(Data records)
(begin)

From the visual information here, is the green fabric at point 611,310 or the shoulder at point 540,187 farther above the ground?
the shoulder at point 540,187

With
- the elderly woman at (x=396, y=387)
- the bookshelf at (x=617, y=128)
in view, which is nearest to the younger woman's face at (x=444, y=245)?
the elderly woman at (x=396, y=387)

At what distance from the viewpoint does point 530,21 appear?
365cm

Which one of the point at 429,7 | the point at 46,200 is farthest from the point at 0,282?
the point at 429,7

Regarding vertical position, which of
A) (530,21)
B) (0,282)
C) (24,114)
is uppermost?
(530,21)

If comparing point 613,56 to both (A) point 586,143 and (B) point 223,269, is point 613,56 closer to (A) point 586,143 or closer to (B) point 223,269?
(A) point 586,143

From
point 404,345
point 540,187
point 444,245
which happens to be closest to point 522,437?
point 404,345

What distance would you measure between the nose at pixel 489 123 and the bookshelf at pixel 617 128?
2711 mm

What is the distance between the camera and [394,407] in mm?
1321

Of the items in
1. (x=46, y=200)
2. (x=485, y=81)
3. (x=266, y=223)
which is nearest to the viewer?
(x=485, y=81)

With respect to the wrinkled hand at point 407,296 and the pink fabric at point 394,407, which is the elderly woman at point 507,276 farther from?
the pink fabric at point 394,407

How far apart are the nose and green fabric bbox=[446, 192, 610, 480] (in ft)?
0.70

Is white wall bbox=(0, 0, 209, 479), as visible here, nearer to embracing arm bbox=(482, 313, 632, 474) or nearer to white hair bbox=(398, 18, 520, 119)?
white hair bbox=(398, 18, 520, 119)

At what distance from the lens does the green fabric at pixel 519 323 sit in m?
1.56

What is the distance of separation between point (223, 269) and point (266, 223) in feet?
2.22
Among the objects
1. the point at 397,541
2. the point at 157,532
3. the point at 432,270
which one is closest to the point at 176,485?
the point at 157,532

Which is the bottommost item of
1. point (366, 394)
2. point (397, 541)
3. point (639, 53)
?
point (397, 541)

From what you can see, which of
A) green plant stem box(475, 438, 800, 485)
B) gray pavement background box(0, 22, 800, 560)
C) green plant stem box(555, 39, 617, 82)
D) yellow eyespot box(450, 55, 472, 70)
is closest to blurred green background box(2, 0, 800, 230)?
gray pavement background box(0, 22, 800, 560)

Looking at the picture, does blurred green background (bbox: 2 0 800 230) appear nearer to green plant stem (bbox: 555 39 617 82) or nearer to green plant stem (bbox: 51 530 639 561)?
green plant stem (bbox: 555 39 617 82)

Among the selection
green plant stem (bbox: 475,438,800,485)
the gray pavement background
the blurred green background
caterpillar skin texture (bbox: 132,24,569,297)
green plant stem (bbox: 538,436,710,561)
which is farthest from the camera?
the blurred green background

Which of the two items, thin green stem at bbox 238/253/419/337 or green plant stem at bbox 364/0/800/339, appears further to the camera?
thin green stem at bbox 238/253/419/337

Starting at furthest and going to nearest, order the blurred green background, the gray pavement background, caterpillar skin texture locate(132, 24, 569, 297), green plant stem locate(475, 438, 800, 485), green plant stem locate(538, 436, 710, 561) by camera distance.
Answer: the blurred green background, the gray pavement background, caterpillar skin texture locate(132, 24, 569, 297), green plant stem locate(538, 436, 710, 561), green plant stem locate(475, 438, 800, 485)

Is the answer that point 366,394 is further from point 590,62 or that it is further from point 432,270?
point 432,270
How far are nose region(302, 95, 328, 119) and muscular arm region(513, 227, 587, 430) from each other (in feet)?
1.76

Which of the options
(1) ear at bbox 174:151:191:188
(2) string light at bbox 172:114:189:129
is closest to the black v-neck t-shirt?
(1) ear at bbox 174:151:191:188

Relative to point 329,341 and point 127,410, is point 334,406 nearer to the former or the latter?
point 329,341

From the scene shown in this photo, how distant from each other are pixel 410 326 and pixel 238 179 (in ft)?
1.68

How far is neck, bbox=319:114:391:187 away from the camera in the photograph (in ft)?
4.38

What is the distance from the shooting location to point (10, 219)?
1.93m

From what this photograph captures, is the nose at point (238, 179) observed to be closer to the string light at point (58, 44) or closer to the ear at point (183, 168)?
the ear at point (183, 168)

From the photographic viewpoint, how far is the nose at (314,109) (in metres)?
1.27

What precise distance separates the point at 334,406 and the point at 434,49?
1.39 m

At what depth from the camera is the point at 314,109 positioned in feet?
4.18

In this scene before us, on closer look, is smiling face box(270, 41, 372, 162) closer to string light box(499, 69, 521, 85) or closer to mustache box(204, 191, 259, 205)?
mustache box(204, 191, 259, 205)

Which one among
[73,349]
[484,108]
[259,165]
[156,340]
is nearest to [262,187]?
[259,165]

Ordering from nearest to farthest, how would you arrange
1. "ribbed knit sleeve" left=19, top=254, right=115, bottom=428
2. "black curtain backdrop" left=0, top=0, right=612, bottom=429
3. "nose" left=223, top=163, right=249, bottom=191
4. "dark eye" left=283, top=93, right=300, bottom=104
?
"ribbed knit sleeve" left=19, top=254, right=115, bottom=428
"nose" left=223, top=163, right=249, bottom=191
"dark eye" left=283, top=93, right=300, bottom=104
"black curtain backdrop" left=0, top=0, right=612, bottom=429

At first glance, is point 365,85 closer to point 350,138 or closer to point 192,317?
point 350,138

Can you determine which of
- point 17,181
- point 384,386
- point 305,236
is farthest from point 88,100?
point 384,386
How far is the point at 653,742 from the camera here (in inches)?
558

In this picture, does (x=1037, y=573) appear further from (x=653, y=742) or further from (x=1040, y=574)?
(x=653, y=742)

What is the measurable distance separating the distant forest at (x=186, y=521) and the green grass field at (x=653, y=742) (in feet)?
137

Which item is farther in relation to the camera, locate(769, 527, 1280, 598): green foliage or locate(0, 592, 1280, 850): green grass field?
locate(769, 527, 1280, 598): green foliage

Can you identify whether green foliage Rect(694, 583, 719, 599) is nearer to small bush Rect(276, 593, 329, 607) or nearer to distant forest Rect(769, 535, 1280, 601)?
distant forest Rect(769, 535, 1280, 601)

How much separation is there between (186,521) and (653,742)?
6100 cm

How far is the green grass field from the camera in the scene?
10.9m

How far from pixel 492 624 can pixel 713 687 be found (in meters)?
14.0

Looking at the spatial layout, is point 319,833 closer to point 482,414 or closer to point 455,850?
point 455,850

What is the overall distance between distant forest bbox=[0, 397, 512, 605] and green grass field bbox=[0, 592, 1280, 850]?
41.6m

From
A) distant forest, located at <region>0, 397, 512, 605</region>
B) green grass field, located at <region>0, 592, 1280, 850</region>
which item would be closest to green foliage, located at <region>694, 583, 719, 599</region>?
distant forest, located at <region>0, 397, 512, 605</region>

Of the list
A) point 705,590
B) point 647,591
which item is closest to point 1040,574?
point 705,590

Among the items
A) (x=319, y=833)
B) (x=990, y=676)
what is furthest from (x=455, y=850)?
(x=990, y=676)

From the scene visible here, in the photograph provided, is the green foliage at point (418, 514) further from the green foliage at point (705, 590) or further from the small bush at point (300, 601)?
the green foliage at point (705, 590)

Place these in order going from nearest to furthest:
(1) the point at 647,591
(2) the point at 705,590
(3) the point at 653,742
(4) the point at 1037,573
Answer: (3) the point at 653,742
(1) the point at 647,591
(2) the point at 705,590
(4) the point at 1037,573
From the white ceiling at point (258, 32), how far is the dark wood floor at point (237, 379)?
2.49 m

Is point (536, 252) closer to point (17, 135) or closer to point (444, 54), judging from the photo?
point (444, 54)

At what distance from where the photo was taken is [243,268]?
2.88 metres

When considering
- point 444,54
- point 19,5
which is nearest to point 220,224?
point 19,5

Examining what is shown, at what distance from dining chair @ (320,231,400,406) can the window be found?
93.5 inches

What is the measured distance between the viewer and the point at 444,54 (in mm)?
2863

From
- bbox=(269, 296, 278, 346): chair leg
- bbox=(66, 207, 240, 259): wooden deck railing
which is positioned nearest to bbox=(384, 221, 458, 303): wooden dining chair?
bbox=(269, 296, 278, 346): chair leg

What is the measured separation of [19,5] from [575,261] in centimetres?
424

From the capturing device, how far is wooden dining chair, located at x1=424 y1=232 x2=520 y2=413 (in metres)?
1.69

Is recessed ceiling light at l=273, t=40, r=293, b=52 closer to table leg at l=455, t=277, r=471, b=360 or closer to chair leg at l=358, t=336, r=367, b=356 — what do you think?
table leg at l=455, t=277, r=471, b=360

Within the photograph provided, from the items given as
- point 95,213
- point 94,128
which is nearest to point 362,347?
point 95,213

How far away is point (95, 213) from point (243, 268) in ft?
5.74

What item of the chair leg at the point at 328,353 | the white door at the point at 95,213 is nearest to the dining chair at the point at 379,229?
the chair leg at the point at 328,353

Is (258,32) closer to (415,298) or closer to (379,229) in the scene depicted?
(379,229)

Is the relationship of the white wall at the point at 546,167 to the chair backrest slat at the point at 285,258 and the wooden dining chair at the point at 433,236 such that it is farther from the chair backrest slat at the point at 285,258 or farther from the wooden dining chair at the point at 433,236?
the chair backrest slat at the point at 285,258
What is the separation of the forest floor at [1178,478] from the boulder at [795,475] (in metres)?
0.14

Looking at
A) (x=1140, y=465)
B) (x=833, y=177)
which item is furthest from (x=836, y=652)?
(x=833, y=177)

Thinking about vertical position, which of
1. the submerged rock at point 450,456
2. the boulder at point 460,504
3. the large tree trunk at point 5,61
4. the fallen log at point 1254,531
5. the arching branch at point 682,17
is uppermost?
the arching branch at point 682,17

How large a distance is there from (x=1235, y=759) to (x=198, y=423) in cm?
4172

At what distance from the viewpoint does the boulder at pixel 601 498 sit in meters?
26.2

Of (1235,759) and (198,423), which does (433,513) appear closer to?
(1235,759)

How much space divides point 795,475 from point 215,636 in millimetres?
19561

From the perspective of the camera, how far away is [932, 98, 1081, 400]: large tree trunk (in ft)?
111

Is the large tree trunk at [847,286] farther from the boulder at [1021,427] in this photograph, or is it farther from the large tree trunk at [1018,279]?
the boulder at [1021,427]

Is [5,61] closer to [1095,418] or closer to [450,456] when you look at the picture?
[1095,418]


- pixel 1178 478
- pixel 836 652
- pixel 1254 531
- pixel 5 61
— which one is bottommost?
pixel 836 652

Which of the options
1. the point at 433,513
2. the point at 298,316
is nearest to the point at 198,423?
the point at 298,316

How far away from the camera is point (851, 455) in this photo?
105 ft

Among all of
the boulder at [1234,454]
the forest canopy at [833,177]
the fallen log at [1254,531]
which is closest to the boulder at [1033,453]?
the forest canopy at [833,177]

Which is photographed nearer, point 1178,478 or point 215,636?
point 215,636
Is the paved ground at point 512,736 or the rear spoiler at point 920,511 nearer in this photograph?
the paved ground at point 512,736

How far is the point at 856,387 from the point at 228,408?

(end)

Given problem.
Which lines run from the one containing "Thinking about vertical position, which of" to the end of the entries above? Quote exactly those, and only those.

Output of the exercise.
Thinking about vertical position, which of
1. the submerged rock at point 450,456
2. the boulder at point 460,504
3. the large tree trunk at point 5,61
4. the fallen log at point 1254,531
5. the arching branch at point 682,17
is uppermost?
the arching branch at point 682,17

How large a distance is there from (x=1235, y=759) to (x=198, y=423) in cm?
4172

At what distance from the viewpoint does the boulder at pixel 601 498 sit in meters?
26.2

Of (1235,759) and (198,423), which does (433,513) appear closer to?
(1235,759)

How much space divides point 795,475 from point 215,636 in millimetres?
19561

From the perspective of the camera, how far away is [932, 98, 1081, 400]: large tree trunk (in ft)?
111

Is the large tree trunk at [847,286] farther from the boulder at [1021,427] in this photograph, or is it farther from the large tree trunk at [1018,279]?
the boulder at [1021,427]

Is [5,61] closer to [1095,418] or closer to [450,456] when you look at the picture?
[1095,418]


- pixel 1178 478
- pixel 836 652
- pixel 1254 531
- pixel 5 61
— which one is bottommost?
pixel 836 652

Which of the options
1. the point at 433,513
2. the point at 298,316
is nearest to the point at 198,423?
the point at 298,316

How far away from the camera is point (851, 455) in this photo?
105 ft

Among all of
the boulder at [1234,454]
the forest canopy at [833,177]
the fallen log at [1254,531]
which is closest to the boulder at [1033,453]?
the forest canopy at [833,177]

Which is photographed nearer, point 1178,478 or point 215,636?
point 215,636
Is the paved ground at point 512,736 or the rear spoiler at point 920,511 nearer in this photograph?
the paved ground at point 512,736

How far is the point at 856,387 from the point at 228,408?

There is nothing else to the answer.